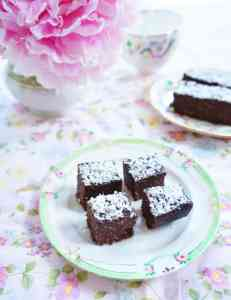 Chocolate-Coconut-Fudge-1-700x911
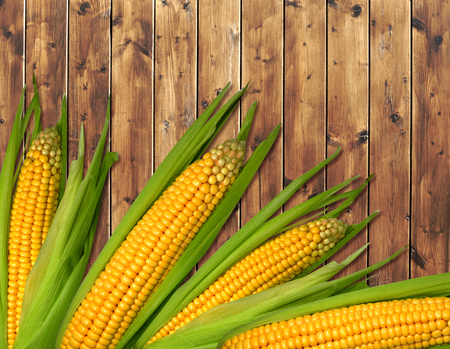 maize cultivation: Ripe corn with green leaves on the wooden brown table Stock Photo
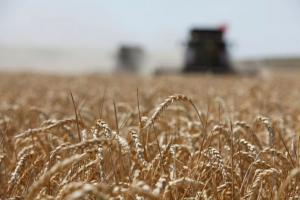 Египет закупи на търг 530 кмт руска пшеница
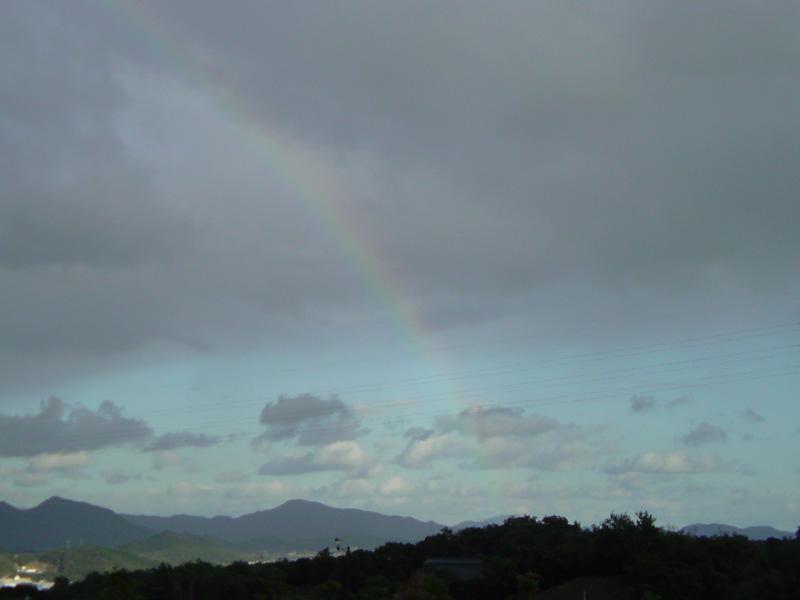 Perfect rainbow. _e0033459_2111057.jpg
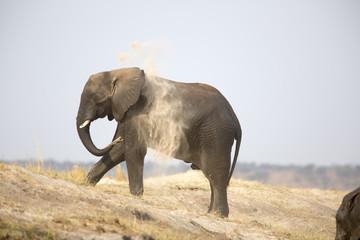 Portrait of wild african elephant dust bathing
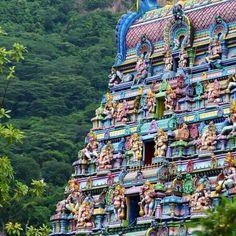 The Hindu Temple in Seychelles. #seychelles #island #hindu #temple #travel #explore #instatravel #instago #igtravel #travelphotography #instago #instavisit #instaholiday #holidayapp #countdownapp #readysetholiday #readysetholidayapp
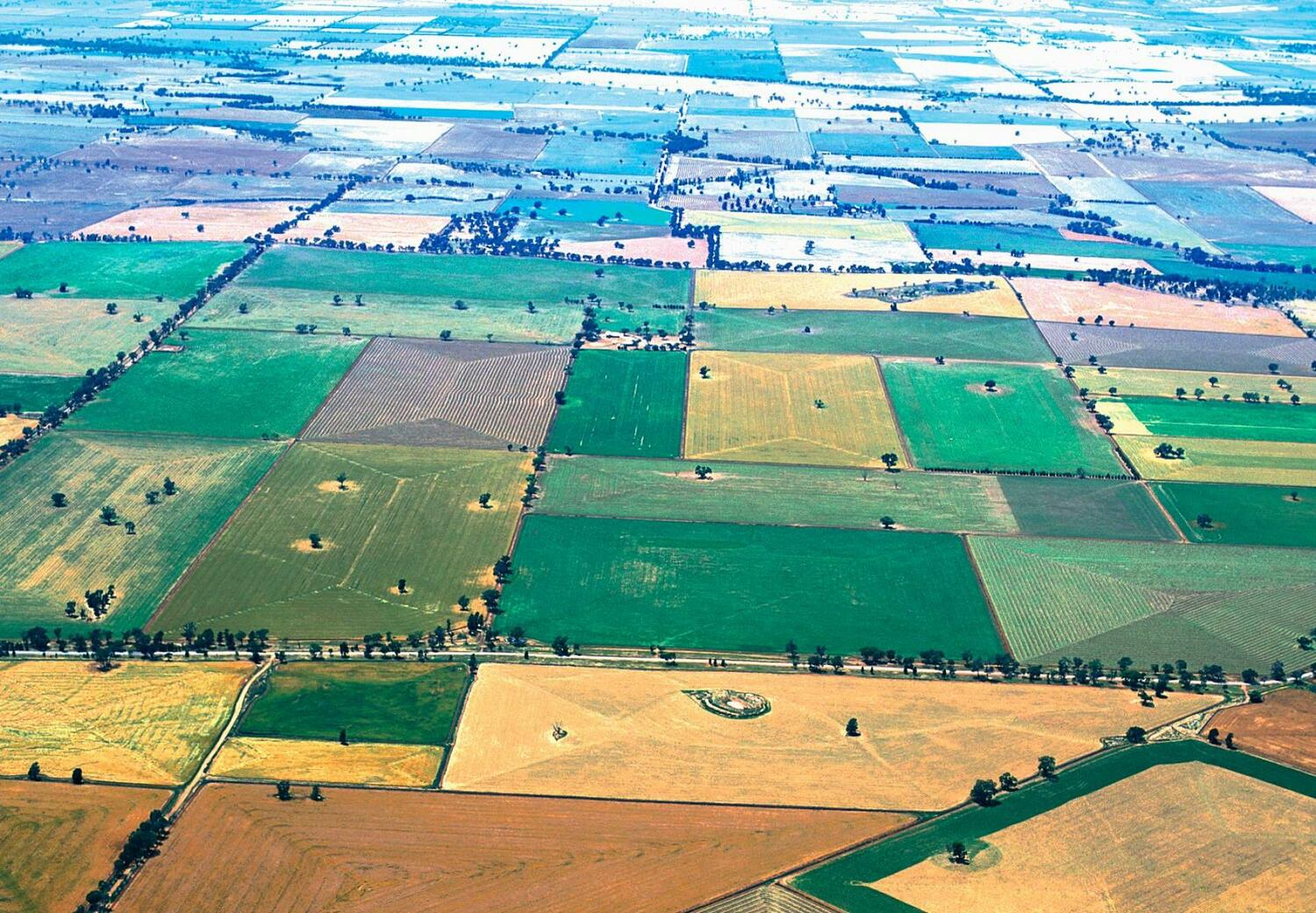A landscape in Australia shaped by many agricultural cultures.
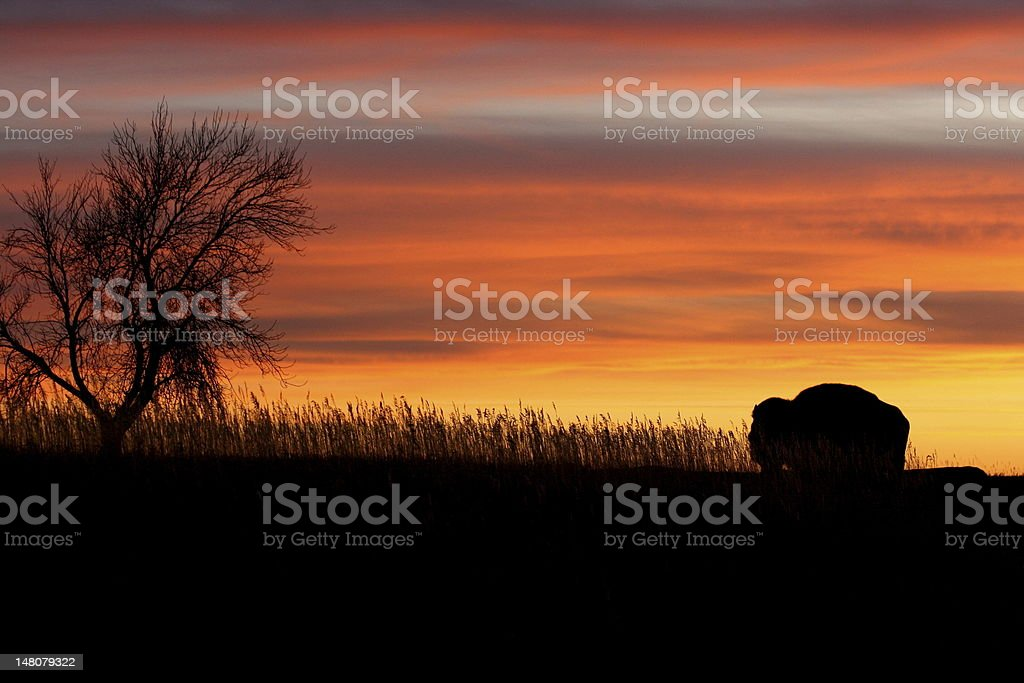 Silhouette of bison and tree at sunset. royalty-free stock photo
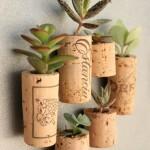 rolhas plantas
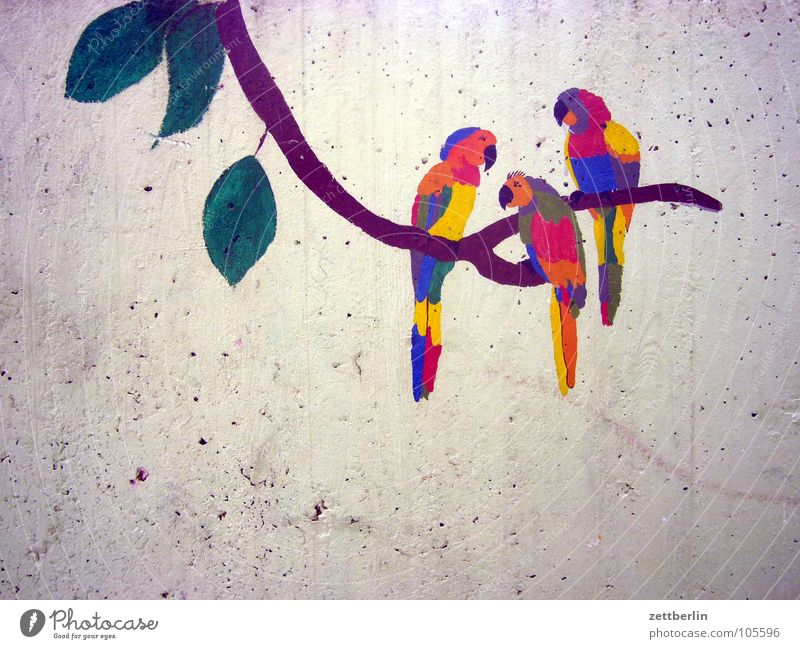 Wall (building) Bird Concrete Decoration Branch Painting and drawing (object) Virgin forest Exotic Drawing Parrots Alaska Wall decoration Children's drawing Fine Art Freedom of panorama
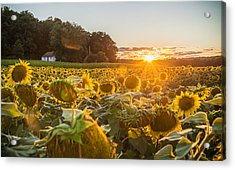 Wilted Sunset Acrylic Print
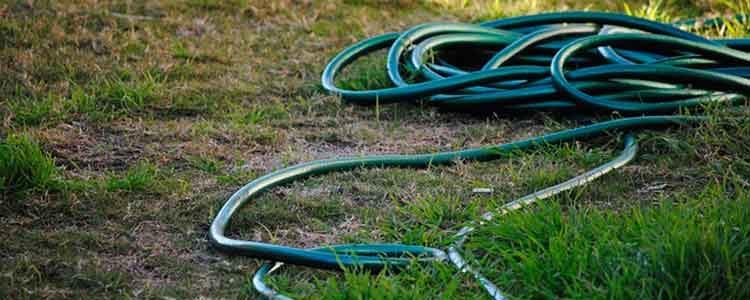 Vertrockneter Rasen und Gartenschlauch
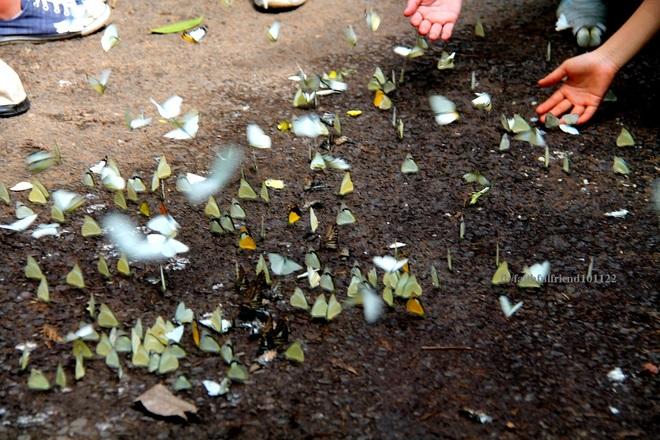 Mùa bướm bay rợp trời ở Cát Tiên
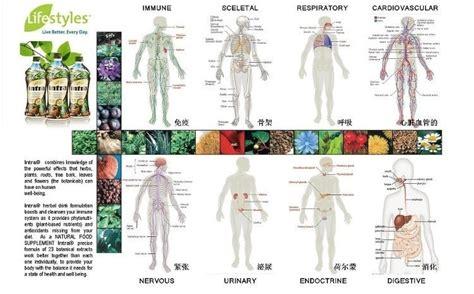 Intra Herbal intra herbal juice lifestyles canada intra lifestyles 23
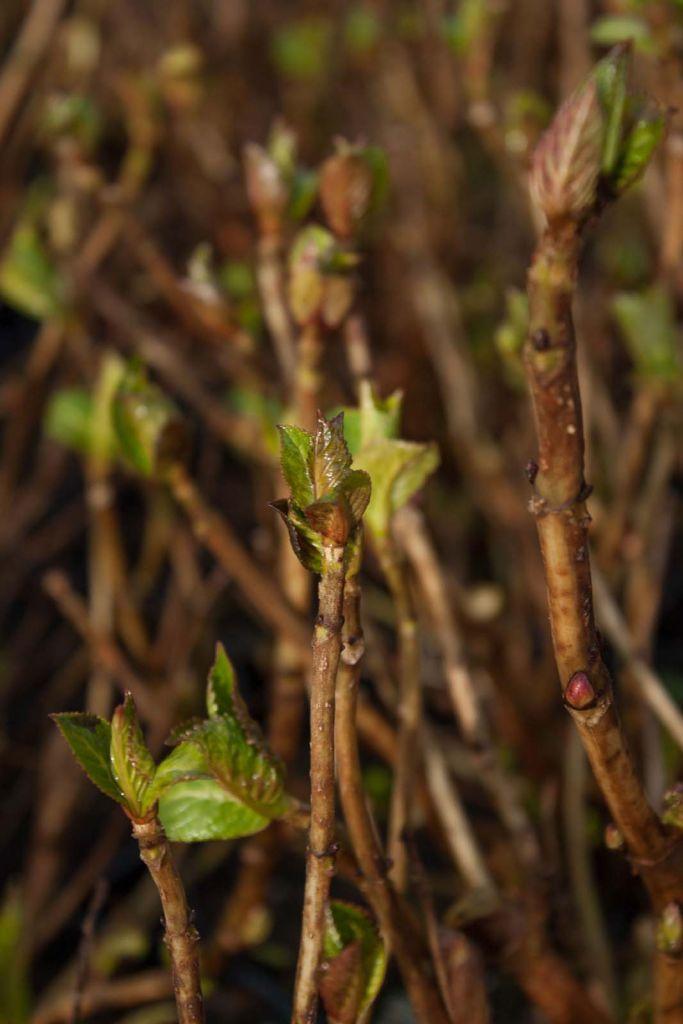 Hydrangea macrophylla  \' Mariesii\'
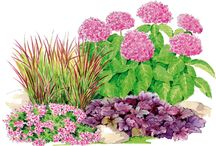 jardins/fleurs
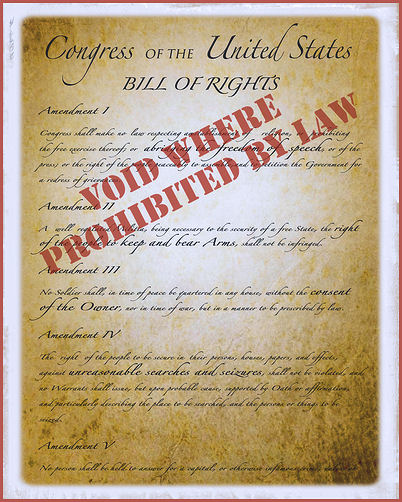 constitutional rights image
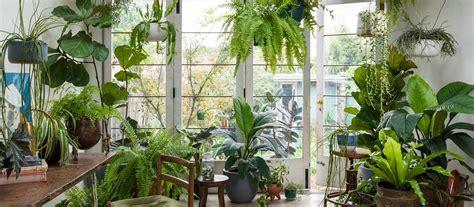 planthunter max   plant life balance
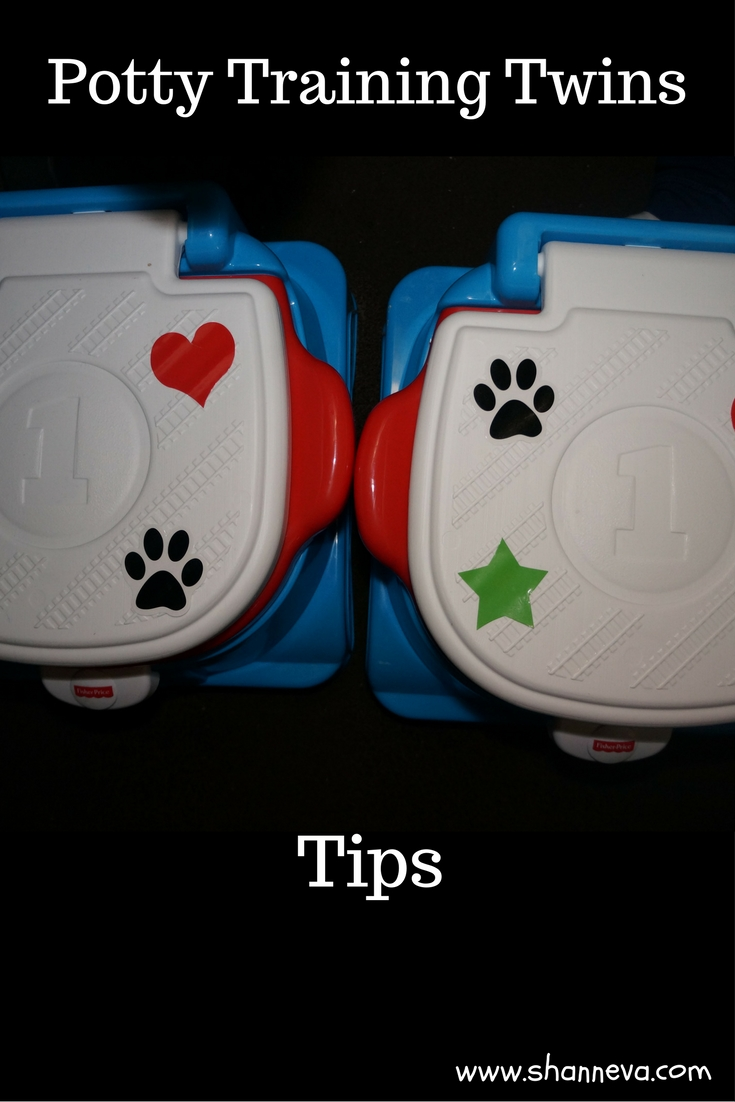 Tips to Potty Training Twins or Anyone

++++++++++

A faithful copy of all the entries is required, pictures excluded.

● RESPONSE TO THE TASK:
 Chocolate-Coconut-Fudge-1-700x911
 maize cultivation: Ripe corn with green leaves on the wooden brown table Stock Photo
 Египет закупи на търг 530 кмт руска пшеница
 Perfect rainbow. _e0033459_2111057.jpg
 Portrait of wild african elephant dust bathing
 The Hindu Temple in Seychelles. #seychelles #island #hindu #temple #travel #explore #instatravel #instago #igtravel #travelphotography #instago #instavisit #instaholiday #holidayapp #countdownapp #readysetholiday #readysetholidayapp
A landscape in Australia shaped by many agricultural cultures.
 Silhouette of bison and tree at sunset. royalty-free stock photo
 rolhas plantas
 Wall (building) Bird Concrete Decoration Branch Painting and drawing (object) Virgin forest Exotic Drawing Parrots Alaska Wall decoration Children's drawing Fine Art Freedom of panorama
 Wilted Sunset Acrylic Print
 Vertrockneter Rasen und Gartenschlauch
 Mùa bướm bay rợp trời ở Cát Tiên
 Intra Herbal intra herbal juice lifestyles canada intra lifestyles 23
 Hydrangea macrophylla  \' Mariesii\'
 jardins/fleurs
 constitutional rights image
 planthunter max   plant life balance
 Tips to Potty Training Twins or Anyone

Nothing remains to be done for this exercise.